Folsom said historians look to Whitman as the “inventor” of gay identity.
“Before Whitman, there were what we would now call homosexual acts, but there was not such a thing as a gay identity, and Whitman gave voice to a gay identity — that is, what men loving men would sound like, he gave a vocabulary to it,” he said.
Folsom has been the editor of the Walt Whitman Quarterly Review for 36 years and is the codirector of the ever-expanding, open-access Walt Whitman Archive. He is a curator of the bicentennial exhibit, along with Stephanie M. Blalock, an associate editor of the Archive and a digital humanities librarian, and Brandon James O’Neil, a UI Ph.D. candidate in English.
The exhibit looks at the famous sides of Whitman — revolutionary democrat, free-verse avant-gardist, literary celebrity, writer of homoerotic poetry — as well as the aspects of his life and career that visitors might be unfamiliar with: journalist, sensational novelist, bookmaker, self-promoter, apologist for baseball and photography.
Folsom said that for Whitman, “the idea of photographic beauty taught us a whole new way of thinking about beauty as fullness, completeness.” It inspired the politics and formal experiments of his poetry, asking the question, “Can I create a poem where the page is as open to American experience as the photographic plate is open to whatever the sun illuminates?”
Six of the world’s leading Whitman scholars will visit the exhibit during its run, starting on April 12 at 3:30 p.m. with Betsy Erkkila, the author of the forthcoming The Whitman Revolution: Why Poetry Matters.
“Two hundred years after his birth, it’s as if he’s still producing work,” Folsom said. “You know, we have a new novel, a new journalistic series … that are now published, and being studied, and incorporated into what we had already known about Whitman … I’ve talked to so many students who tell me reading Whitman the first time just changed their lives.”
Curator O’Neil had that kind of experience.
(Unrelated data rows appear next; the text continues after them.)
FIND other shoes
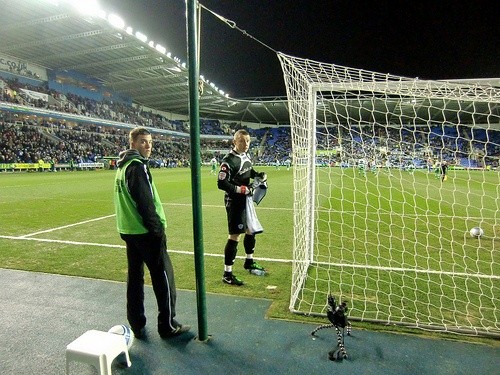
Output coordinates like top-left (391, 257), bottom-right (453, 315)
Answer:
top-left (177, 325), bottom-right (191, 335)
top-left (135, 326), bottom-right (145, 338)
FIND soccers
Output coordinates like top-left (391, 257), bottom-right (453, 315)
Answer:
top-left (108, 324), bottom-right (134, 350)
top-left (469, 227), bottom-right (483, 238)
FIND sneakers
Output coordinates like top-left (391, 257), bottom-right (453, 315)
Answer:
top-left (244, 262), bottom-right (265, 275)
top-left (222, 276), bottom-right (243, 285)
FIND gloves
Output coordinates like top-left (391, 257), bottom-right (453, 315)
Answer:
top-left (236, 186), bottom-right (250, 194)
top-left (255, 172), bottom-right (265, 179)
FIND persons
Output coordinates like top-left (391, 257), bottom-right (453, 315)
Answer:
top-left (113, 127), bottom-right (191, 339)
top-left (0, 75), bottom-right (500, 182)
top-left (217, 130), bottom-right (268, 285)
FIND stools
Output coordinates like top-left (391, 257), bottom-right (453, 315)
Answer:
top-left (65, 329), bottom-right (132, 375)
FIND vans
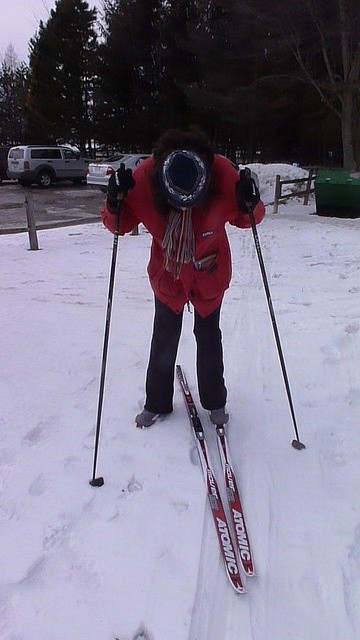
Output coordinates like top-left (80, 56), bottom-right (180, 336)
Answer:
top-left (7, 144), bottom-right (88, 189)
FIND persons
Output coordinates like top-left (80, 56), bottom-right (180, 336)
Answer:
top-left (103, 130), bottom-right (265, 426)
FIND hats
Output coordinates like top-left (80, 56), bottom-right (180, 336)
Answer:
top-left (157, 136), bottom-right (211, 209)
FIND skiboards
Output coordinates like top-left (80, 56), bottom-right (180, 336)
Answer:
top-left (175, 364), bottom-right (254, 595)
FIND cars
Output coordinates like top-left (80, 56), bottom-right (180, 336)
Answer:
top-left (85, 152), bottom-right (153, 193)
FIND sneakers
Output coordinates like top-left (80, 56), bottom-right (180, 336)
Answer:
top-left (206, 406), bottom-right (229, 424)
top-left (136, 410), bottom-right (161, 428)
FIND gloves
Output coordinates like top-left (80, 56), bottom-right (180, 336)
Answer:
top-left (106, 168), bottom-right (135, 214)
top-left (235, 170), bottom-right (260, 214)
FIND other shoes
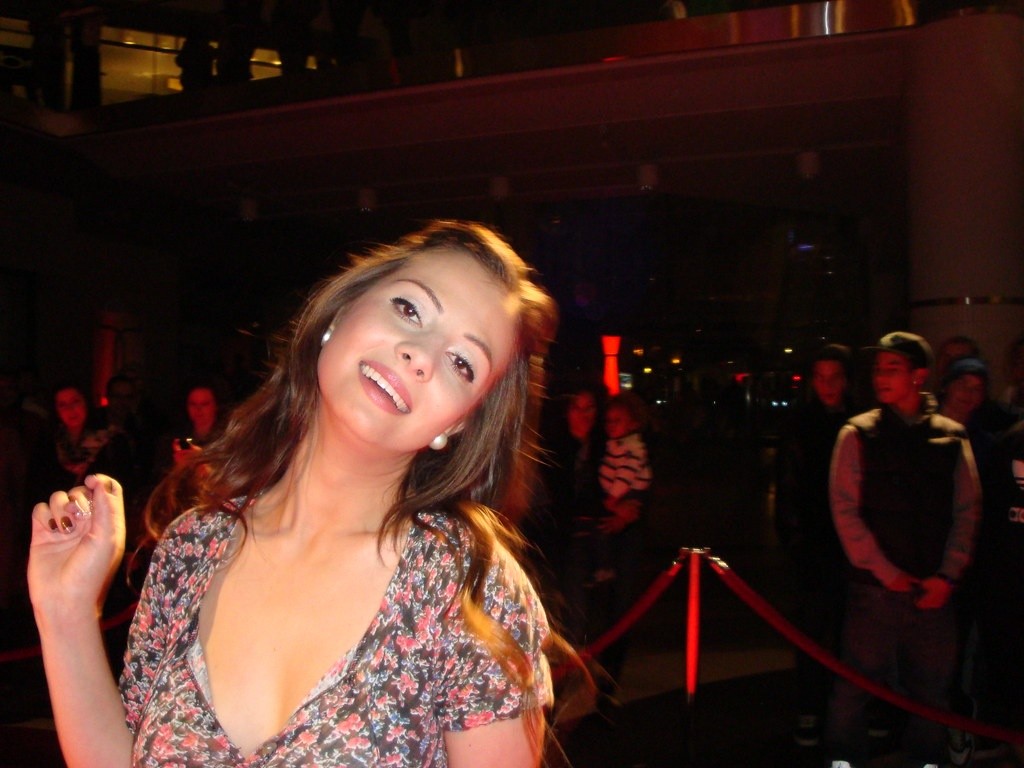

‘‘When I was about 14 or 15 years old … I grew up in a very conservative household, and I had all sorts of feelings that I didn’t have quite have language for,” he said. “Somehow, I got my hands on a copy of Leaves of Grass, and in Whitman’s poetry I found language for some of the feelings that I had … This exhibit, for me, is an opportunity to share that language with other people who might be looking for it.”
The exhibit features many original editions of Leaves of Grass, Whitman works in translation, Iowa documents connected to the poet, and things written on or touched by Whitman’s own hand.
Some hidden gems the curators hope visitors will enjoy include the “first-ever book-cover blurb” on the 1856 edition of Leaves of Grass, a cast of Whitman’s hand, a miniature Japanese translation of the poem ‘‘Crossing Brooklyn Ferry’’ that can be worn as a necklace, and his then-bestselling story, ‘‘Death in the School-Room,’’ published in a prestigious literary journal when Whitman was in his early 20s.
Despite its vast scope, this exhibit only scratches the surface of Iowa’s “amazing” collection of Whitman material.
There are also two interactive maps available on the touchscreen outside the gallery: one tracing Whitman’s sent and received letters and one tracing reprints of Whitman’s fiction in newspapers and magazines from 1841 to present.
‘‘Which way does your beard point tonight?’’ Allen Ginsberg asked an apparition of Walt Whitman in 1955. For the next few months, you may find an answer at the library gallery, discovering and rediscovering one of America’s greatest artists.